Sharon Martin: My experience as a finance leader during the pandemic

24 Nov 2020 Voices

In a blogpost written to coincide with Charity Finance Week, the head of finance at Cats Protection, Sharon Martin, offers a personal story of how she and her team coped with the turmoil caused by Covid-19

When we packed up our laptops and left the office one Tuesday back in March, none of us could have guessed that we wouldn’t return for what is now expected to be more than a year.

I am really proud of all 16 members of the finance team for adapting so quickly to remote working. No mean feat when we’d always considered that home working just wouldn’t be possible for most of the roles.
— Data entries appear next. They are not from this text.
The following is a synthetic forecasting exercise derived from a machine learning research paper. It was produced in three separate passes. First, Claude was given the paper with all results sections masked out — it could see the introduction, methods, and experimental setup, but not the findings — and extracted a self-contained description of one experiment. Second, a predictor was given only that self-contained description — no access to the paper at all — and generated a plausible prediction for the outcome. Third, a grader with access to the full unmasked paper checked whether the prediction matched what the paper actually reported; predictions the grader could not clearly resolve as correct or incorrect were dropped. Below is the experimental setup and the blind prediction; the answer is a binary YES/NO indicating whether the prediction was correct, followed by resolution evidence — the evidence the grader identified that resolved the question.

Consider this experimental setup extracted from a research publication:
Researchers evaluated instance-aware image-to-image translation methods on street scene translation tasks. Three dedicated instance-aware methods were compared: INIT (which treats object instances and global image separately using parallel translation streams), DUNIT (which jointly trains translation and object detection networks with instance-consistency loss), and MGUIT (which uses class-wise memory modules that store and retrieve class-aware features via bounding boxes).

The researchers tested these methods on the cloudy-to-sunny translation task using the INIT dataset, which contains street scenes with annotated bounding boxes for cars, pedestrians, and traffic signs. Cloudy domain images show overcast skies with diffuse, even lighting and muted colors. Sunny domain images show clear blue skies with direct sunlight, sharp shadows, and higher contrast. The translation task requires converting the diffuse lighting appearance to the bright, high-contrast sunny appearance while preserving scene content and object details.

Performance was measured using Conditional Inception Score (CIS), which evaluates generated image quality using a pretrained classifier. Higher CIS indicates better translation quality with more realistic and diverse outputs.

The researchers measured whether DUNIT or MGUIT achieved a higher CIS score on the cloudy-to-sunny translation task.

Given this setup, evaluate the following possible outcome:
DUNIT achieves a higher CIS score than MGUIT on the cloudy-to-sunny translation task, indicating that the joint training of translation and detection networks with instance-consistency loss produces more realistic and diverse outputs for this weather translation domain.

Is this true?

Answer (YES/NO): NO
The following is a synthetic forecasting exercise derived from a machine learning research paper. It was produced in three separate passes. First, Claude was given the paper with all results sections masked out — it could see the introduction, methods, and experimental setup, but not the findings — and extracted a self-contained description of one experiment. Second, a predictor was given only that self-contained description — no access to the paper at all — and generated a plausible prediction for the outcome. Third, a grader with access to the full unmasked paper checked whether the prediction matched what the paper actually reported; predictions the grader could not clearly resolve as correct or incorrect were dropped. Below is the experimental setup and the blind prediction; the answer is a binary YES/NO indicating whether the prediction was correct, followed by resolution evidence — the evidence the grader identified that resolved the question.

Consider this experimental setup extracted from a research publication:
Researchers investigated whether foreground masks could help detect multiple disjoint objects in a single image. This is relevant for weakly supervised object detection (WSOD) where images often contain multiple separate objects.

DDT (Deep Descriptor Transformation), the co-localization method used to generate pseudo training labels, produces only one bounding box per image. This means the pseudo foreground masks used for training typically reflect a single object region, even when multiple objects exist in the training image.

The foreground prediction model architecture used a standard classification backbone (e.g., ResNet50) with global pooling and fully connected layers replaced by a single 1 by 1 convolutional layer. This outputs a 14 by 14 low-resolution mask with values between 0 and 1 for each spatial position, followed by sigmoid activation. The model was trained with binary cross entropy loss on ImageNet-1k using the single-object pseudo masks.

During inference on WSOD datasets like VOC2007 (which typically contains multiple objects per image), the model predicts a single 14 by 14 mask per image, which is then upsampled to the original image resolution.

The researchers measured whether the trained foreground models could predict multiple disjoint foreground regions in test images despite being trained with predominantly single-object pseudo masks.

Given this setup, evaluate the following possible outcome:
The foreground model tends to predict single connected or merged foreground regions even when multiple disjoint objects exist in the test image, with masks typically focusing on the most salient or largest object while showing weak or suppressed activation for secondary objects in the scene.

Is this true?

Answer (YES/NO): NO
This pandemic has challenged our assumptions and expectations in so many ways. We’ve had to introduce some workarounds to our procedures, which in a few areas are slightly cumbersome, but transactions continue to get processed in a timely way. A skeleton staff go into the office on rotation to deal with post and other admin procedures that have not yet gone paperless, although new technologies continue to be explored to eliminate the latter.

To all intents and purposes, normal service for our internal and external customers resumed extremely quickly.

Accounting and forecasting

A significant change in managing the charity’s finances was the switch from managing performance against budget to also managing performance against cash. Cash flow forecasting rapidly increased in prominence. The demand from within the charity for additional, detailed financial information and predictions – fast – had never been greater, and the team produced a reforecast in record time.

Distilling the raft of support measures announced by government into what was applicable to the charity and the rules that applied was an additional complexity, and the various umbrella bodies did a fantastic job in setting this out clearly. As for most charity finance teams, all this was happening at the point that we were finalising the 2019 audit. I don’t think I have ever been so busy for such a sustained period.

Teams fatigue

Microsoft Teams has been an invaluable tool for facilitating our work, although it does have its downsides! We have introduced some protocols to ensure it works effectively; for example, having your camera switched on, for which there was a reticence at first (my analogy being you wouldn’t go to a meeting room and stand behind a whiteboard). As a charity, we are trying to address Teams fatigue by designating a daily time (12.30 to 2.00pm) as meeting free, otherwise you can be in back-to-back meetings the entire day.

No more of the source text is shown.